Gershon quickly made himself an expert on its mining, marketing, and usefulness, as well as its history, culture, and reputation. He saw that, like the world as a whole, recession had bitten deeply into the industry, with the giant AMPLATS in the process of cutting jobs, against the wishes of certain powerful South African labor unions, and much trouble was ahead, lowering the value even more. On the plus side, the Russians (the second largest producers) and the South Africans were looking into the possibility of starting a kind of regulation board and exchange, to bring discipline and steady pricing to the unruly business, which was swell but didn’t help the current downward trend.

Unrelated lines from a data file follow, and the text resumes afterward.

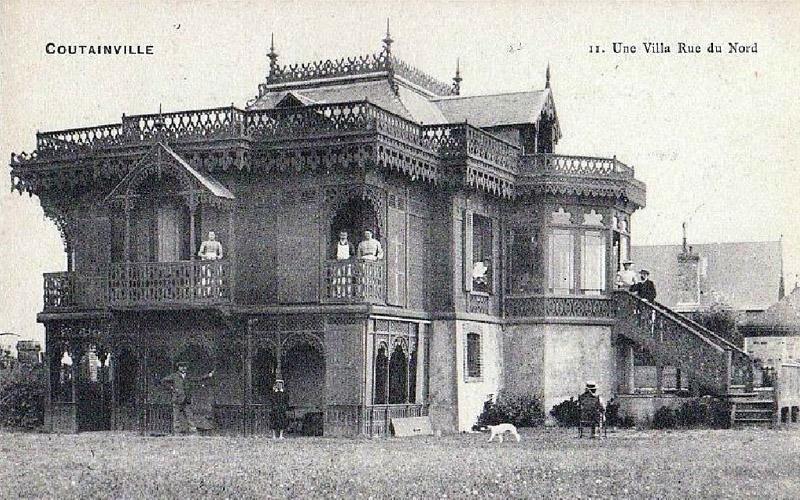villa-agon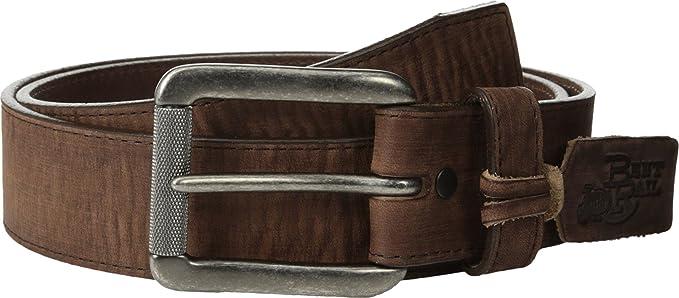 Justin Men's Bomber Belt Brown Belt 34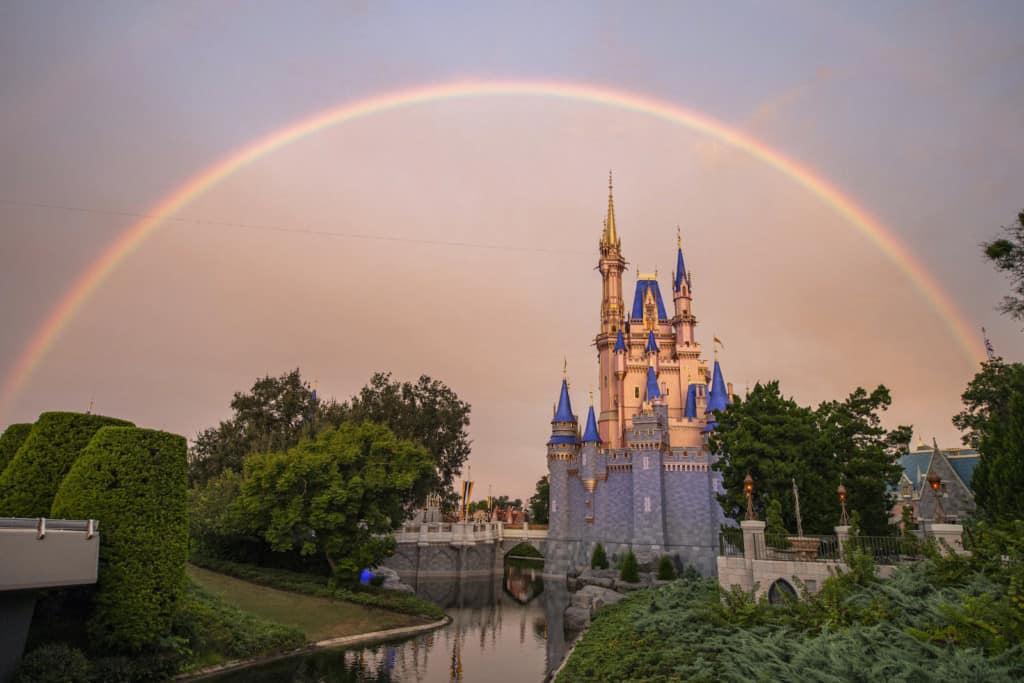 Rainbow over Magic Kingdom Park
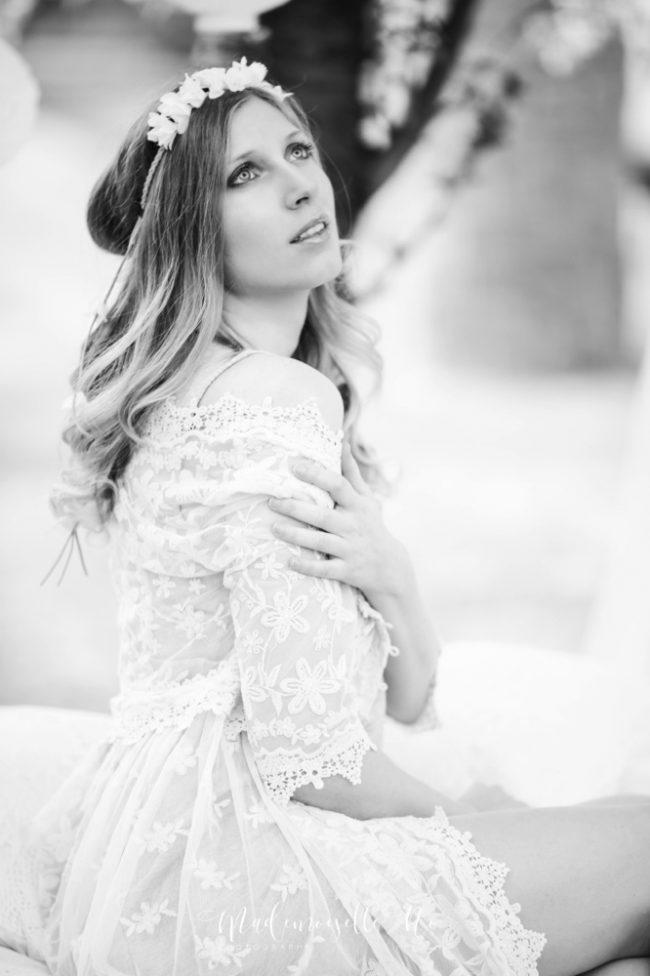 Photographe portrait de femme Grand Est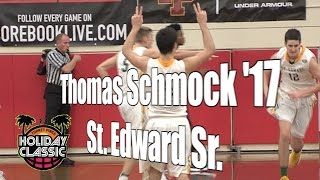Thomas Schmock '17, St. Edward Senior Year, 2016 UA Holiday Classic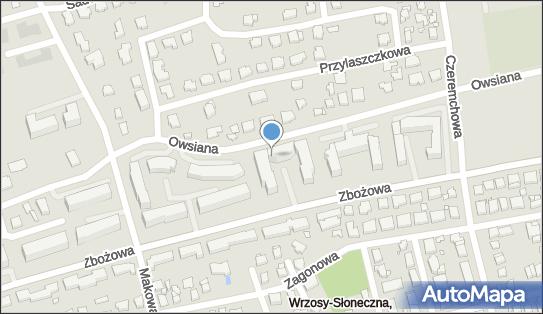 Doradztwo Gospodarcze, ul. Zbożowa 43, Toruń 87-100 - Przedsiębiorstwo, Firma, NIP: 9561548125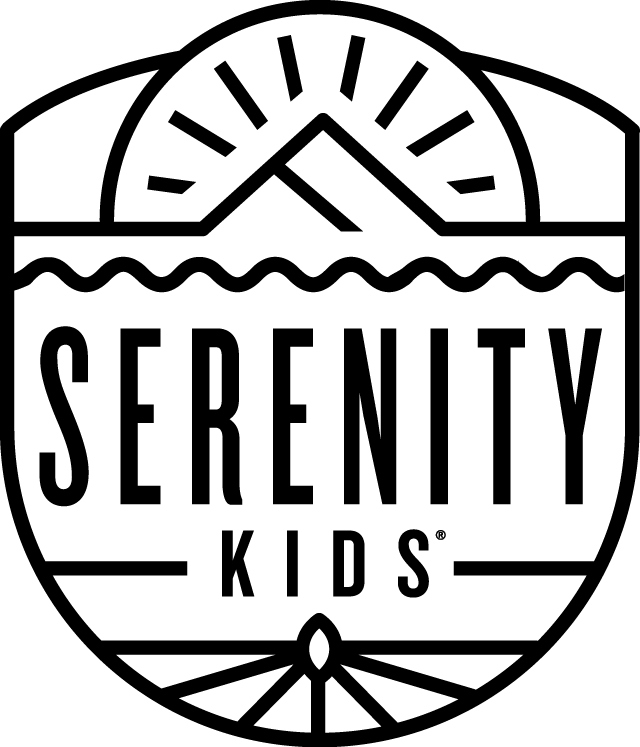 Serenity Kids logo, organic meat and veggie baby food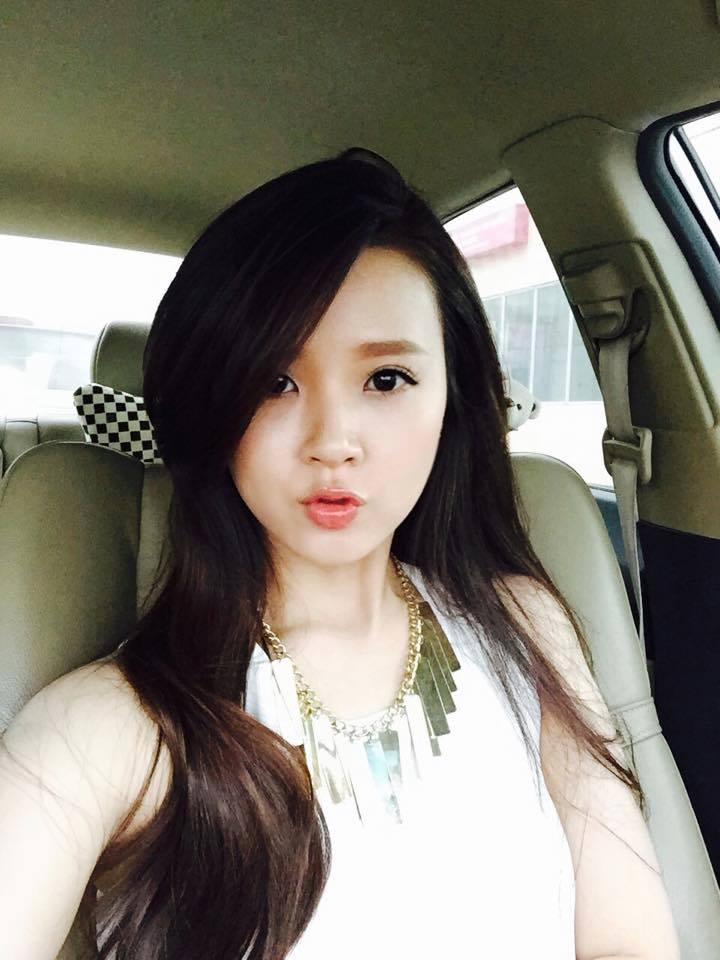 Phan Thành trải lòng sau 4 tháng chia tay Midu - 4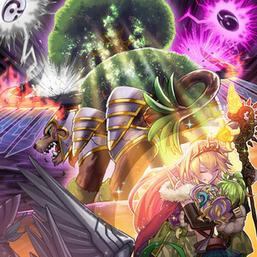 """""""Ritual Beast Ulti-Gaiapelio"""", """"Ritual Beast Tamer Lara"""", """"Ritual Beast Tamer Zefrawendi"""" and """"Ritual Beast Tamer Zeframpilica"""" in the artwork of """"Ultimate Providence"""""""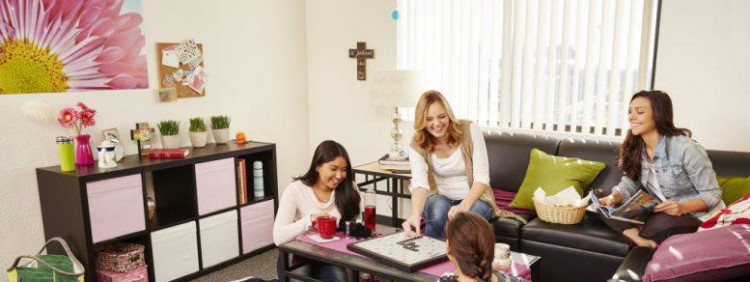 Living On Campus The Ultimate College Experience Gcu Blogs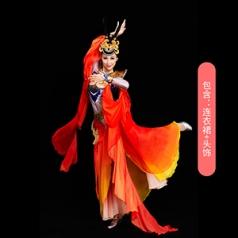 经典剧目《敦煌飞天》舞蹈演出服装艺考敦煌反弹琵琶舞蹈演出服装新款舞蹈演出服装定制!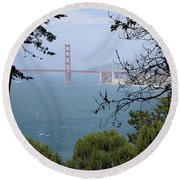 Golden Gate Bridge Through The Trees Round Beach Towel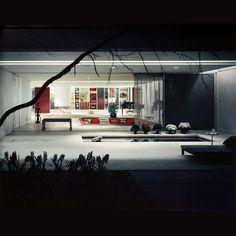 Eero Saarinen Miller House   Modern Design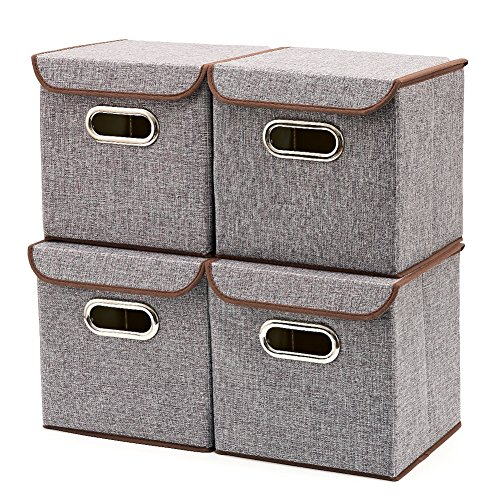 EZOWare Aufbewahrungsboxen inkl. Deckel – 4er Set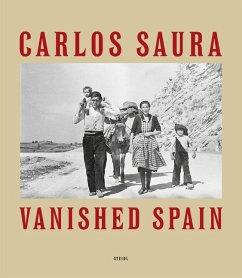 Vanished Spain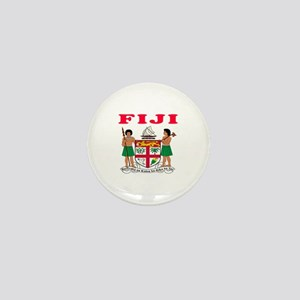 Fiji Coat Of Arms Designs Mini Button
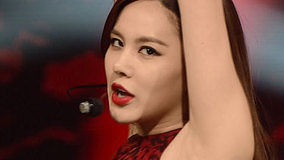 I Dance 20130623 人气歌谣 现场版
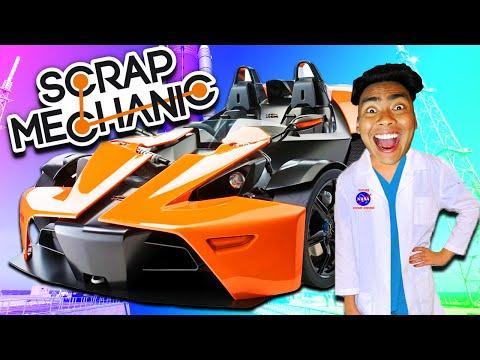 FASTEST CAR IN THE WORLD! | Scrap Mechanic #2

Gershon saw that the peak he had detected was indeed anomalous, given the economic climate. In other weeks, maybe not. But in this week, unusual. So he ran his finding against market averages in other markets and confirmed his thesis: an unusually large amount of industrial-grade platinum had been purchased on a certain day in the last month, that was what the market was telling him. Demand drove up cost, the law of the universe. For one day, someone went a little platinum-crazy, gobble gobble hungry bird, and on that day the COMEX market showed gains of a little over half a percent, not much… but enough to demand scrutiny.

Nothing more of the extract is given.